I go over the board with this example, but it's like asking me whether I want this unit to continue being fortified, every turn.

Now my suggestions are all about technical solutions, I didn't talk about there being too much trade routes, being op, in the first place, because I think it would be stating the obvious by now. It's an established fact.

EDIT:

Oh BTW, just finished a game. 29 turns of "next turn" until contact victory. No one moved a muscle. 8 cities, 3 trade routes per city. During those 29 turns I had to reassign trade routes 31 times, with only 4 out of 29 turns, micro free.
 
I say if someone wants to do it manually everytime, let him! But don't force it.

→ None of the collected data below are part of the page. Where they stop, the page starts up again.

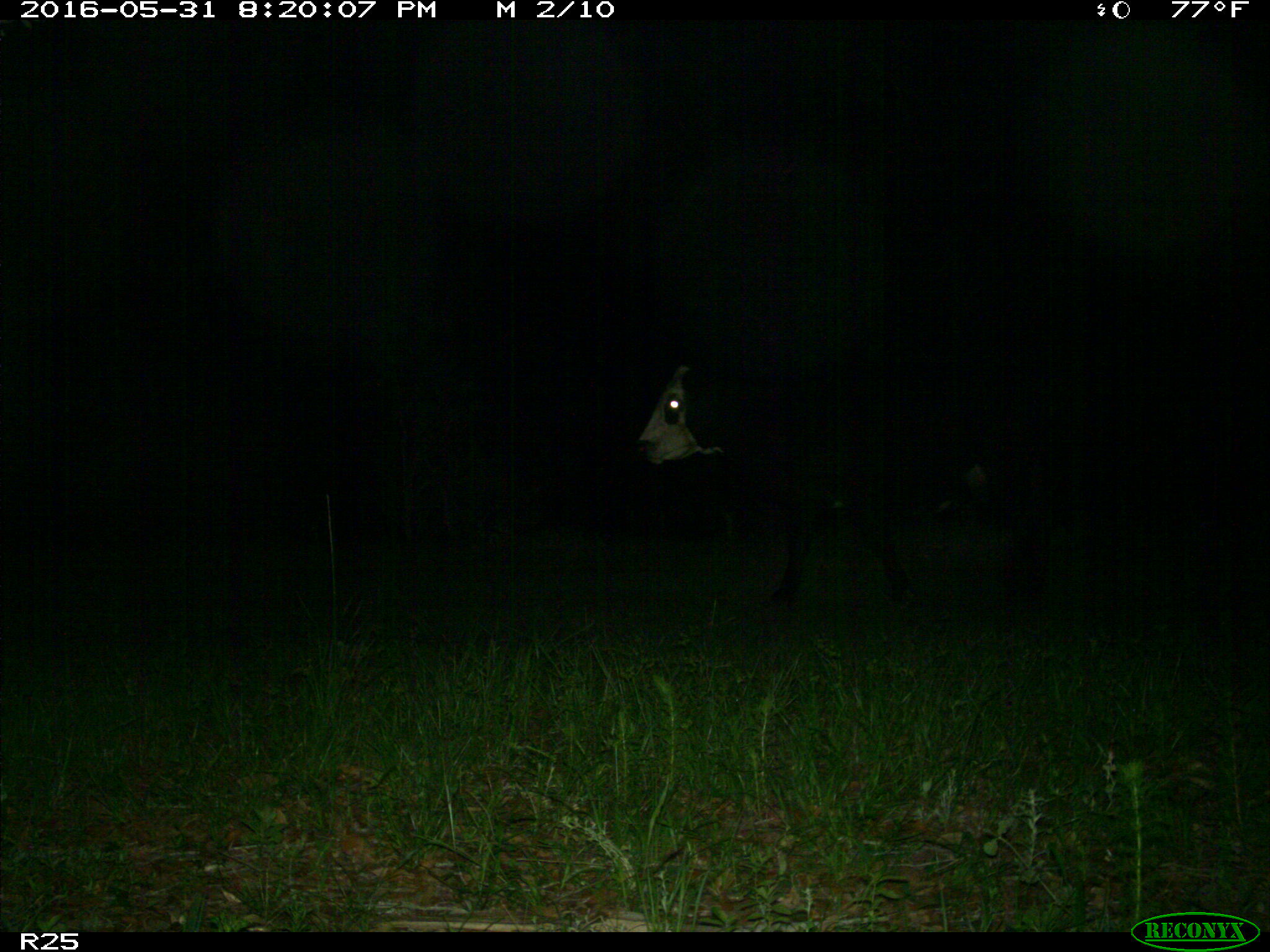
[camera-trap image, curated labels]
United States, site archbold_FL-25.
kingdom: Animalia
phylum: Chordata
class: Mammalia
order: Artiodactyla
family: Bovidae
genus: Bos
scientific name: Bos taurus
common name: domestic cow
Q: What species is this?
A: Bos taurus (domestic cow).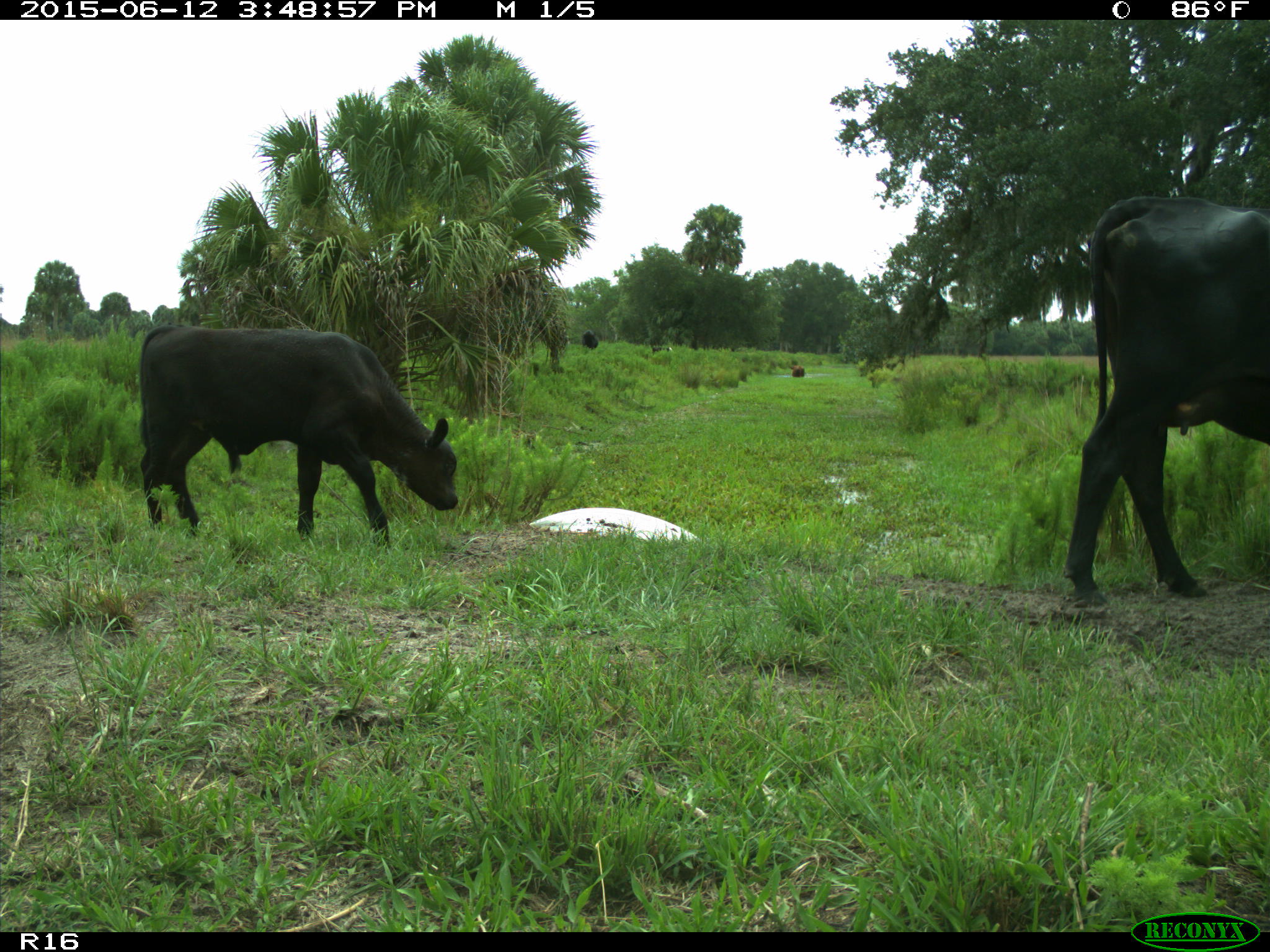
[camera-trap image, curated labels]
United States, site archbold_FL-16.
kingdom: Animalia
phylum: Chordata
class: Mammalia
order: Artiodactyla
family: Bovidae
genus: Bos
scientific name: Bos taurus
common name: domestic cow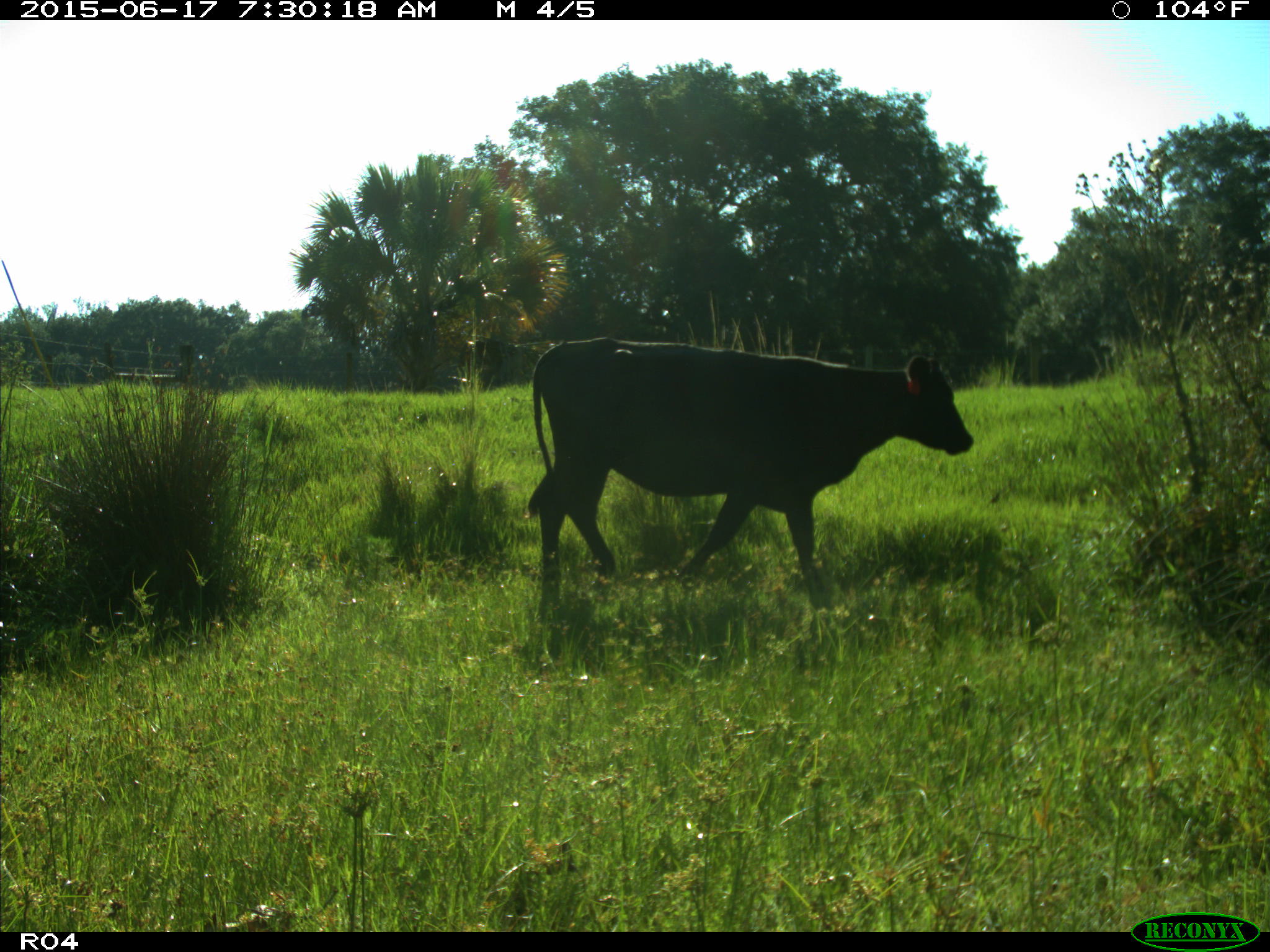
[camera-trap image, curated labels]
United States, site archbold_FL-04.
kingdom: Animalia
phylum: Chordata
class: Mammalia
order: Artiodactyla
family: Bovidae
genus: Bos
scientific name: Bos taurus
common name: domestic cow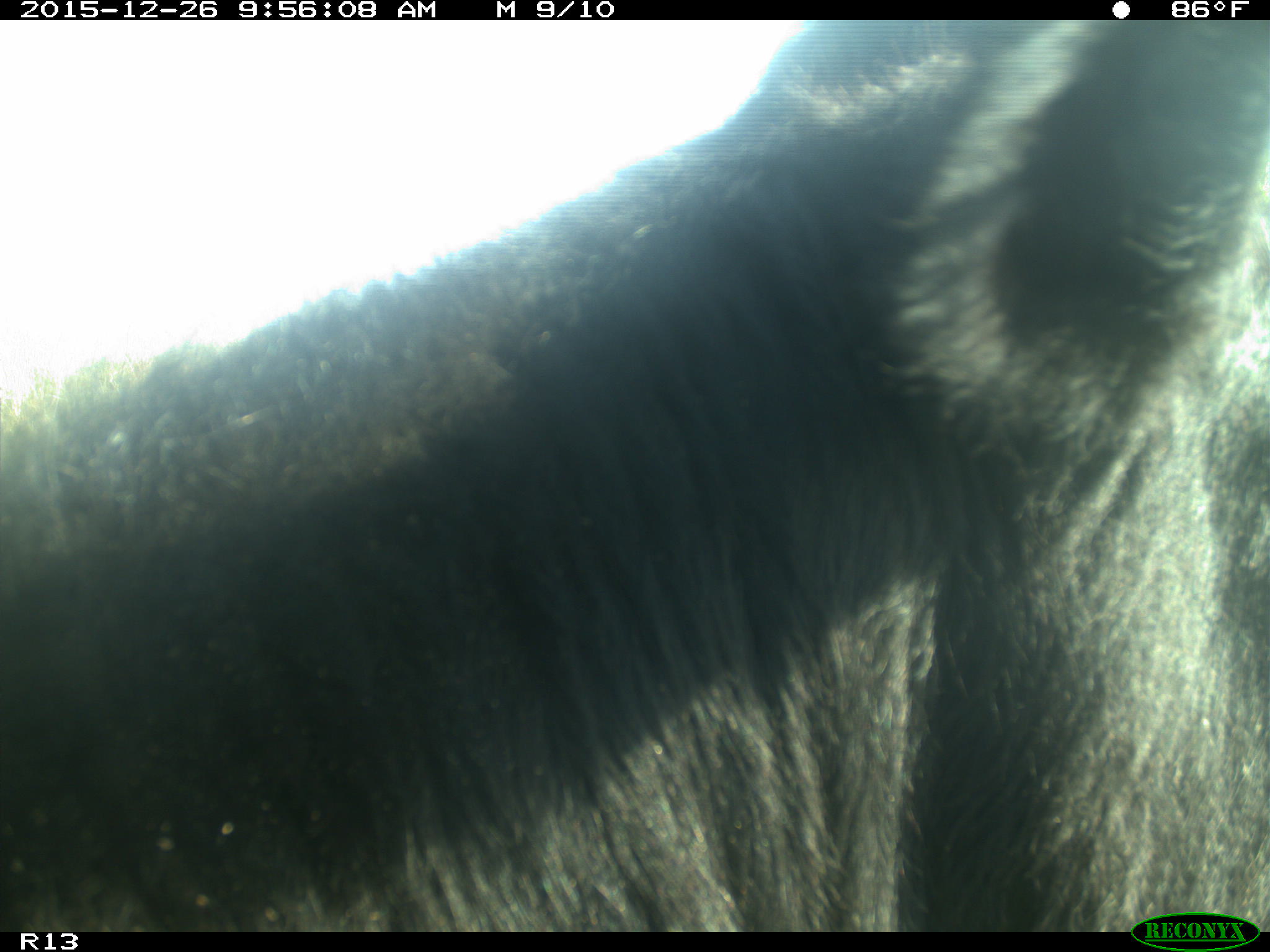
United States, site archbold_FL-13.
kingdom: Animalia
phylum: Chordata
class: Mammalia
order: Artiodactyla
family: Bovidae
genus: Bos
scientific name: Bos taurus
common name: domestic cow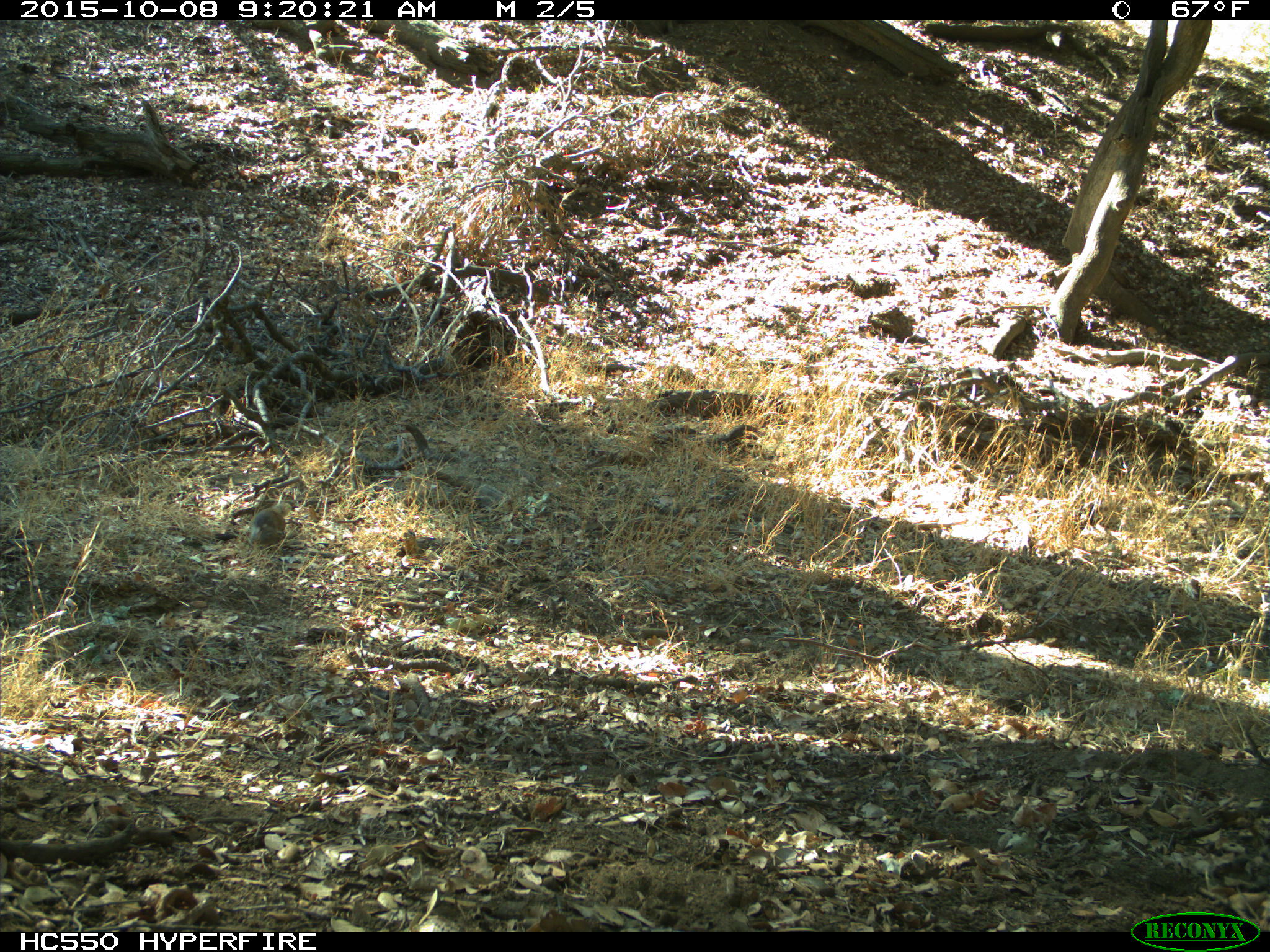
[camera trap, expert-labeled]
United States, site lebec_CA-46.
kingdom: Animalia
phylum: Chordata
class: Mammalia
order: Rodentia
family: Sciuridae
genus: Otospermophilus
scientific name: Otospermophilus beecheyi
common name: california ground squirrel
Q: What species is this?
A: Otospermophilus beecheyi (california ground squirrel).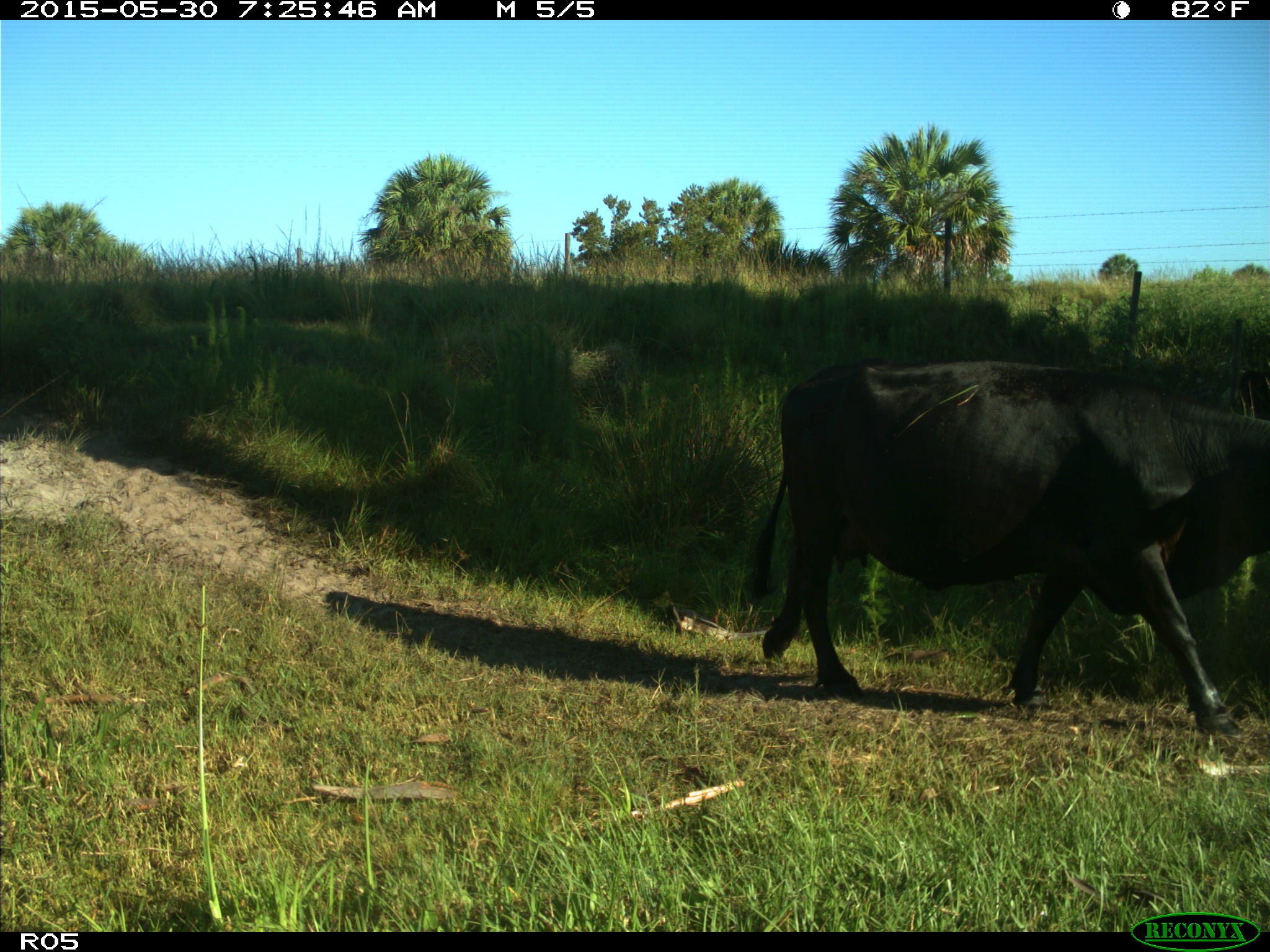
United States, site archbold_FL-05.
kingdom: Animalia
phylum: Chordata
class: Mammalia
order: Artiodactyla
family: Bovidae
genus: Bos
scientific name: Bos taurus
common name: domestic cow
Bos taurus (domestic cow).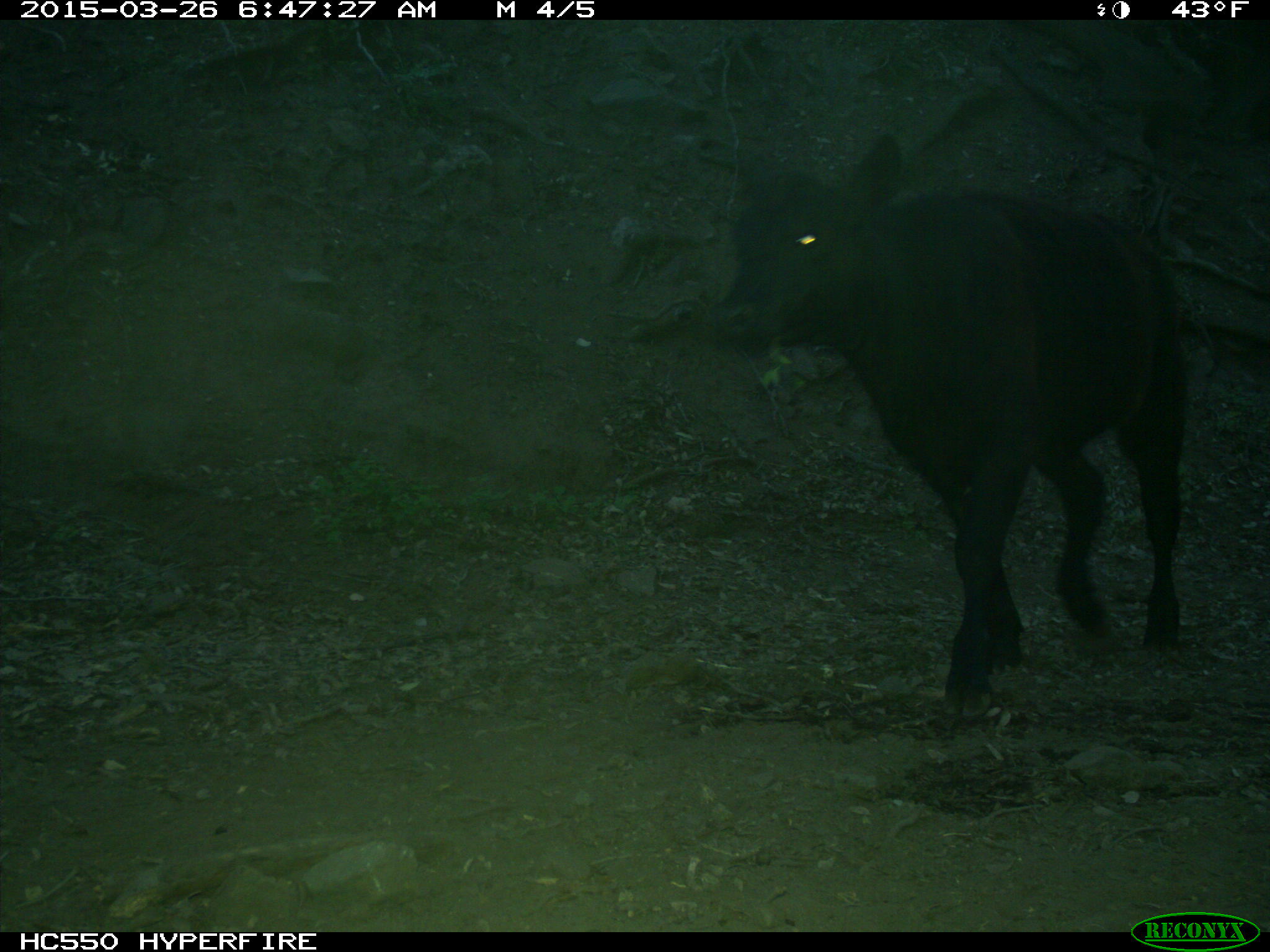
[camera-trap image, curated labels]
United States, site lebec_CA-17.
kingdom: Animalia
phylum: Chordata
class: Mammalia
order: Artiodactyla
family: Bovidae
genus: Bos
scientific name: Bos taurus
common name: domestic cow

I disagree with this statement. You should not have to choose between playing the game optimally and having fun. Playing the game optimally should be fun.
 
I disagree with this statement. You should not have to choose between playing the game optimally and having fun. Playing the game optimally should be fun.

Agree 100%

I think limiting the # of routes to 1 per city would make the reassignment very easy to swallow.